PASSAGE SHOWN

About those folders...Inside my folders are often other folders with related names, so for instance, since my clients periodically lose copies of the JPGs I send them, I have them at the ready in a folder with the same name as the parent folder, only it says JPG rather than DNG or TIF.   

Within a folder, if I want to differentiate, for instance, daytime from nighttime, in the example used, you can simply rename the photos "day" and "night", making it really easy to find the ones you're looking for.  I am a big believer in natural language for finding this as a first attempt.  Keywords , of course, come in handy when that does not work.


----------



## clee01l (May 15, 2018)

BarrySchwartz said:


> About those folders...Inside my folders are often other folders with related names, so for instance, since my clients periodically lose copies of the JPGs I send them, I have them at the ready in a folder with the same name as the parent folder, only it says JPG rather than DNG or TIF.
> 
> Within a folder, if I want to differentiate, for instance, daytime from nighttime, in the example used, you can simply rename the photos "day" and "night", making it really easy to find the ones you're looking for. I am a big believer in natural language for finding this as a first attempt. Keywords , of course, come in handy when that does not work.


OK you have a folder for "Family". And a Sub folder for "John Doe"  Another sub folder for "Mary Doe".  Where do you put the photo of Mary and John and their Three Kids?    And now include the photos of the same family take on the vacation to Yosemite in 2010 and again in 2017.  And also on the vacation to England and Paris.    Now I ask you to find for me all of the photos that contain John Doe.   I can do the with one simple keyword query.  JPG, DNG and TIF are file types and it is a waste of organization time to group into folders by file type when you can find every DNG with a simple filter and a particular photo by using a simple query.   The purpose of using a data image manage is to streamline your workflow.  Any time you are doing a folder scan to find one particular photo you are not using LR at its most efficient.   Any time you need to look in more than one folder you are wasting workflow time that could be better spent on more important tasks.

WHAT TO WORK ON
Extend the forum discussion on sorting photos with folders versus keywords, starting right after its final sentence. The listing after this point comes from a separate source.

SUPPLIED ENTRIES

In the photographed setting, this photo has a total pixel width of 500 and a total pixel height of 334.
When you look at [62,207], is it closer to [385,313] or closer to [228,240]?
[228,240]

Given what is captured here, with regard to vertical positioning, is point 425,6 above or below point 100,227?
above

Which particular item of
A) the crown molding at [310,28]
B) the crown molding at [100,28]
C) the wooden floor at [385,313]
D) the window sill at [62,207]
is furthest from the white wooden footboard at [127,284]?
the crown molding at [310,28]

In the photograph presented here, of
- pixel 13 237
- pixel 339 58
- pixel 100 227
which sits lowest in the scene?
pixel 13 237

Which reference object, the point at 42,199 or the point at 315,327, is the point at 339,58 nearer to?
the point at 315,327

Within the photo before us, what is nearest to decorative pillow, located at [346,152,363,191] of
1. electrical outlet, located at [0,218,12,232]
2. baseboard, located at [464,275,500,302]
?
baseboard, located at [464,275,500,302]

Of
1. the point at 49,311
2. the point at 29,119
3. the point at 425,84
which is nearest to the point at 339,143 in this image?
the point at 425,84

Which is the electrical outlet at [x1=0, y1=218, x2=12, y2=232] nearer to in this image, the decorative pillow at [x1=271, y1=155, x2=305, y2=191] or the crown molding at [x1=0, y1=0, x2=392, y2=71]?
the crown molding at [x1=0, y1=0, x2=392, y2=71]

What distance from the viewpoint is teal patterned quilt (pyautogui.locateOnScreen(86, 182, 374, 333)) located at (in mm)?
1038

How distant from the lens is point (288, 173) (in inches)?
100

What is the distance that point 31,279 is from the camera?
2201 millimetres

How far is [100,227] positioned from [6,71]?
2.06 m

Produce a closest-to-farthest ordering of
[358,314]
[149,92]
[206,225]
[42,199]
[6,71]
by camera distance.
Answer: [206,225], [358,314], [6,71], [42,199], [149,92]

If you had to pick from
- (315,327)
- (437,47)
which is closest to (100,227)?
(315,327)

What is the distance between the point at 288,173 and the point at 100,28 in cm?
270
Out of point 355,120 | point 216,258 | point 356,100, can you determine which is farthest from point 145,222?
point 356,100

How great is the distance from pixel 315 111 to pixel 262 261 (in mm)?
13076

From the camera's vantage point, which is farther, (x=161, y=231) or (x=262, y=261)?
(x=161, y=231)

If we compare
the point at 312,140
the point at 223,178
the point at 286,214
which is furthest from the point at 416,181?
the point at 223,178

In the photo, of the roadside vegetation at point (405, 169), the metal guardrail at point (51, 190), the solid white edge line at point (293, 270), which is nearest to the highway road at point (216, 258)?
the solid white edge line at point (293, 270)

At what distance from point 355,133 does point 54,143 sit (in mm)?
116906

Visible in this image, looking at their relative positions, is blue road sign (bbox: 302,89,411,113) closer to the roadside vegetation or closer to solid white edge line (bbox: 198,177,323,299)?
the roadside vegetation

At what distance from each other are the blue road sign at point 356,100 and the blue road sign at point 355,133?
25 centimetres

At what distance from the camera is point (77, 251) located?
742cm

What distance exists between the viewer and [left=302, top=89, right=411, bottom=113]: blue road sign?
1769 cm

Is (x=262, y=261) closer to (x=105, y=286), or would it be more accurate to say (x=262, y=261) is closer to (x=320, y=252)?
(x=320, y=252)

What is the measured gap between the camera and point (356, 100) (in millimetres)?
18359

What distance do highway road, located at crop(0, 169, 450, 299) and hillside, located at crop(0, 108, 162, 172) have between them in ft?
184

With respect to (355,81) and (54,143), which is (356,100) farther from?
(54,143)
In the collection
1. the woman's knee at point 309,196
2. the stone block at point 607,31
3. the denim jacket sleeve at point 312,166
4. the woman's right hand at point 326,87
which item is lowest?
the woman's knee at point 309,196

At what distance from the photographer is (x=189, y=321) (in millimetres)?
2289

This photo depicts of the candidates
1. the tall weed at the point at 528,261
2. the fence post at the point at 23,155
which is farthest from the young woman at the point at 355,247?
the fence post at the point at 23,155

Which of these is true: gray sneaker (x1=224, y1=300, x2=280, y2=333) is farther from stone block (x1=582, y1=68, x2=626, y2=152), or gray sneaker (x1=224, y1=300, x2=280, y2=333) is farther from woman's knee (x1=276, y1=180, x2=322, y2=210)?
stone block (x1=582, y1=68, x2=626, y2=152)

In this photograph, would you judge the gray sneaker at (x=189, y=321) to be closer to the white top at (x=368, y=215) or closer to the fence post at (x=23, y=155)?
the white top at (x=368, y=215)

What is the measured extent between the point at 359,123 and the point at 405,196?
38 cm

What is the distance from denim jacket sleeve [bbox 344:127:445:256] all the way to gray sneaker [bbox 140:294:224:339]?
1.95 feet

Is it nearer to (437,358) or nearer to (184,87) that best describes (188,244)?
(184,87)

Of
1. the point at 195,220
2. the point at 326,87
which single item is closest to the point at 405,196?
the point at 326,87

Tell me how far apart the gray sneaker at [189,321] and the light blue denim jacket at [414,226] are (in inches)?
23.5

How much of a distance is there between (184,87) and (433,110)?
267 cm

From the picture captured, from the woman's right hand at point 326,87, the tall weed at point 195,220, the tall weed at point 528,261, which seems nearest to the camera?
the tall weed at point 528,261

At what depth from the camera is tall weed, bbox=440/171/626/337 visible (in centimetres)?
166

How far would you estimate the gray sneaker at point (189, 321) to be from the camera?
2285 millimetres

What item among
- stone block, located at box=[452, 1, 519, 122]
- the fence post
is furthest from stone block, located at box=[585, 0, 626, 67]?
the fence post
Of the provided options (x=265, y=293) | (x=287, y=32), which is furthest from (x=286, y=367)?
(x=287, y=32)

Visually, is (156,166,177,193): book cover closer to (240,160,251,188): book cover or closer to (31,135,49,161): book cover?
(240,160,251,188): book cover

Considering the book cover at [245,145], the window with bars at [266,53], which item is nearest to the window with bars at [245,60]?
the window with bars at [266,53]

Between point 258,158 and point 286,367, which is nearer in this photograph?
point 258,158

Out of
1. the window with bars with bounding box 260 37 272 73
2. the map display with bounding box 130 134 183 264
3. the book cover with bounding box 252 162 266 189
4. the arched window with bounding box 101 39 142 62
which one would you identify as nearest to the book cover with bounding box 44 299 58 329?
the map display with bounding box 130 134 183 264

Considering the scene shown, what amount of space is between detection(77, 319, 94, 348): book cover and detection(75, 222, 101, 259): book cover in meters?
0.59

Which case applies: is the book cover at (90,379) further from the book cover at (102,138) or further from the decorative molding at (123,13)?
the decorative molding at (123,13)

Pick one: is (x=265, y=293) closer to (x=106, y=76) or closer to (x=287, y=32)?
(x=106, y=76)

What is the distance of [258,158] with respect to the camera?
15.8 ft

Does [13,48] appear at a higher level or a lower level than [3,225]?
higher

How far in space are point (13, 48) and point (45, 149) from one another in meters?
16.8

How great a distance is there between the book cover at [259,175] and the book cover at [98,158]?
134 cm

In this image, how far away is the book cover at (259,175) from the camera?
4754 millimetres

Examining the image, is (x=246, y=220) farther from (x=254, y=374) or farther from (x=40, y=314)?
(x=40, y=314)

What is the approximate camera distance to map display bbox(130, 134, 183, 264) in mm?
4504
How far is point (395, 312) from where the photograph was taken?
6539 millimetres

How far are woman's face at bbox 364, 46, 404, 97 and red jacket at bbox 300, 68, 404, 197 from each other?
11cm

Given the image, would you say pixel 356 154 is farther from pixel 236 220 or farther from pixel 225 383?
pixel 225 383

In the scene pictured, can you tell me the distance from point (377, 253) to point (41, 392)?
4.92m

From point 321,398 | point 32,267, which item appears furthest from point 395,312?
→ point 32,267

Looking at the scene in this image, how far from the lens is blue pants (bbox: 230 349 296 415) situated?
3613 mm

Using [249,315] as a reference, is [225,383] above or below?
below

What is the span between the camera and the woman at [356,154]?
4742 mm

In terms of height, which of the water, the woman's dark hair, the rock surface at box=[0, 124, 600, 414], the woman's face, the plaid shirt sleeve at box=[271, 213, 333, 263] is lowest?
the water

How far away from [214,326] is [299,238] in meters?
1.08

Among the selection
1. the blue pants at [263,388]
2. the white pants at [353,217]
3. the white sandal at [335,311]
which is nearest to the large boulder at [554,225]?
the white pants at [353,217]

RESPONSE
"clients periodically lose copies of the JPGs I send them".  This is why we have Publish Services.  You do not tie up resources with files that may never be needed again.   With a publish service, you can generate a new derivative from the *one* original file that you can more easily manage.


----------



## Gnits (May 15, 2018)

Folders based on subjects is a recipe for disaster, but folders stored by project in chronological sequence by year make a lot of sense. It does not limit your options for collections or keywords and you have a logical file and folder structure.  No-one is going to win the argument for a folder v collection workflow. They both have pros and cons. 
Here is a section of my 2018 folder structure.




For me,  managing collections is too labour intensive, for others.... not so. I also used to spend too much time keywording and was always behind the curve, so now I do not bother, as my project based structure allows me find images with no effort.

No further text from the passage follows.